### Extracted information
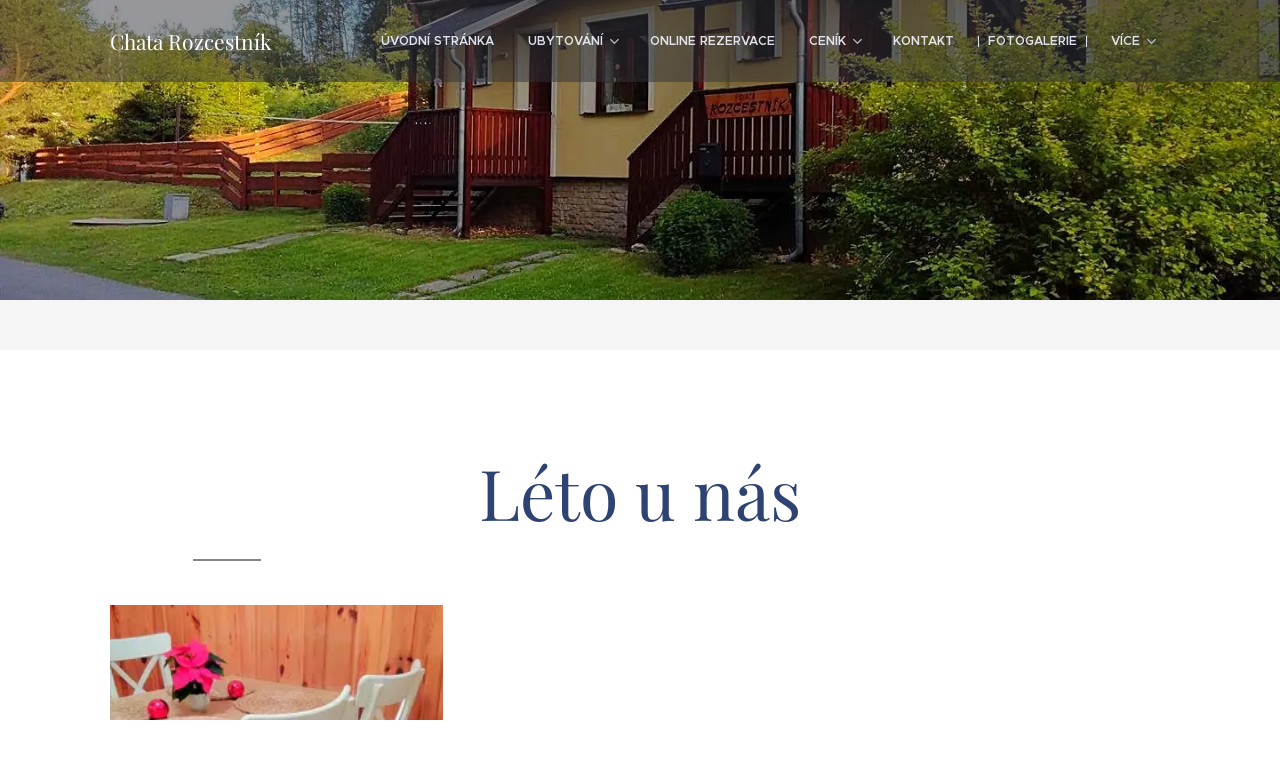

--- FILE ---
content_type: text/css
request_url: https://duyn491kcolsw.cloudfront.net/files/0w/0wf/0wfqpe.css?ph=aff59594ab
body_size: 126
content:
:root{--ac-color:#d2a270;--ac-color-h:30.612244897959158;--ac-color-s:52.127659574468076%;--ac-color-l:63.13725490196078%;--ac-color-rgb:210,162,112;--ac-acs:92;--ac-acl:35;--ac-acd:-15;--ac-basic:#fff;--ac-basic-rgb:255,255,255;--ac-basic-h:0;--ac-basic-s:0%;--ac-basic-l:100%}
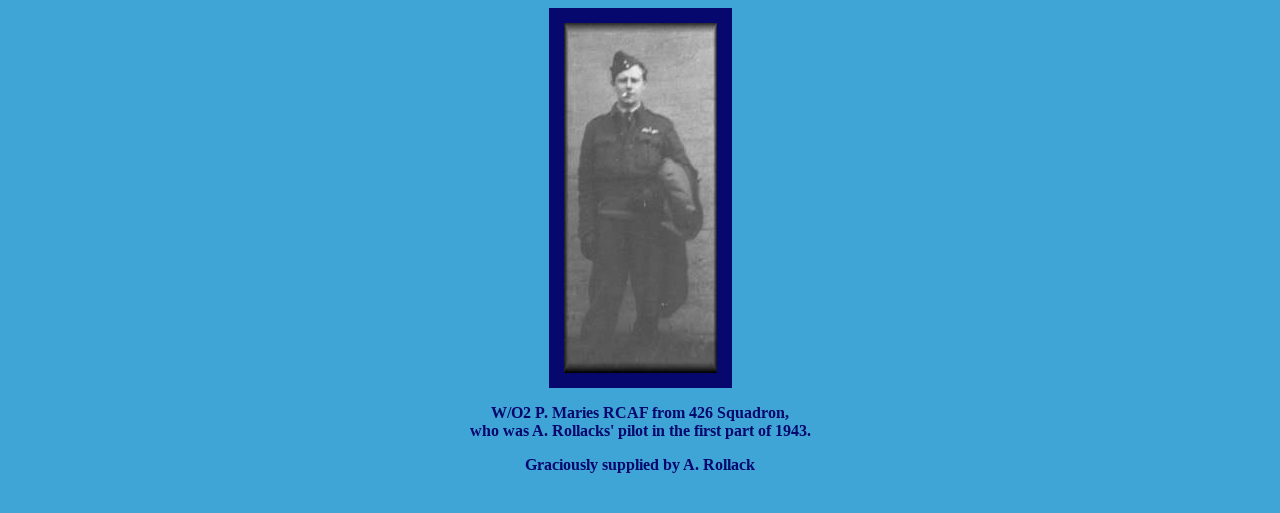

--- FILE ---
content_type: text/html
request_url: http://6bombergroup.ca/426Portraits/pages/WOMaries426Sqdnsm.htm
body_size: 495
content:
<!doctype html public "-//w3c//dtd html 4.0 transitional//en">
<html>
<head>
   <meta http-equiv="Content-Type" content="text/html; charset=iso-8859-1">
   <meta name="generator" content="Adobe Photoshop(R) 6.0 Web Photo Gallery">
   <meta name="GENERATOR" content="Mozilla/4.76 [en] (Windows NT 5.0; U) [Netscape]">
   <title>WOMaries426Sqdnsm</title>
</head>
<body text="#06086E" bgcolor="#3FA5D6" link="#06086E" vlink="#CCCC99" alink="#0000FF">

<center><img SRC="../images/WOMaries426Sqdnsm.jpg" ALT="WOMaries426Sqdnsm" BORDER=15 height=350 width=153><b></b>
<p><b>W/O2 P. Maries RCAF from 426 Squadron,</b>
<br><b>who was A. Rollacks' pilot in the first part of 1943.</b><b></b>
<p><b>Graciously supplied by A. Rollack</b></center>

</body>
</html>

### Try it
Give back exactly the lines from the one containing "Photoshop(R) 6.0 Web" through the last line of the records.

### Finished task
   <meta name="generator" content="Adobe Photoshop(R) 6.0 Web Photo Gallery">
   <meta name="GENERATOR" content="Mozilla/4.76 [en] (Windows NT 5.0; U) [Netscape]">
   <title>WOMaries426Sqdnsm</title>
</head>
<body text="#06086E" bgcolor="#3FA5D6" link="#06086E" vlink="#CCCC99" alink="#0000FF">

<center><img SRC="../images/WOMaries426Sqdnsm.jpg" ALT="WOMaries426Sqdnsm" BORDER=15 height=350 width=153><b></b>
<p><b>W/O2 P. Maries RCAF from 426 Squadron,</b>
<br><b>who was A. Rollacks' pilot in the first part of 1943.</b><b></b>
<p><b>Graciously supplied by A. Rollack</b></center>

</body>
</html>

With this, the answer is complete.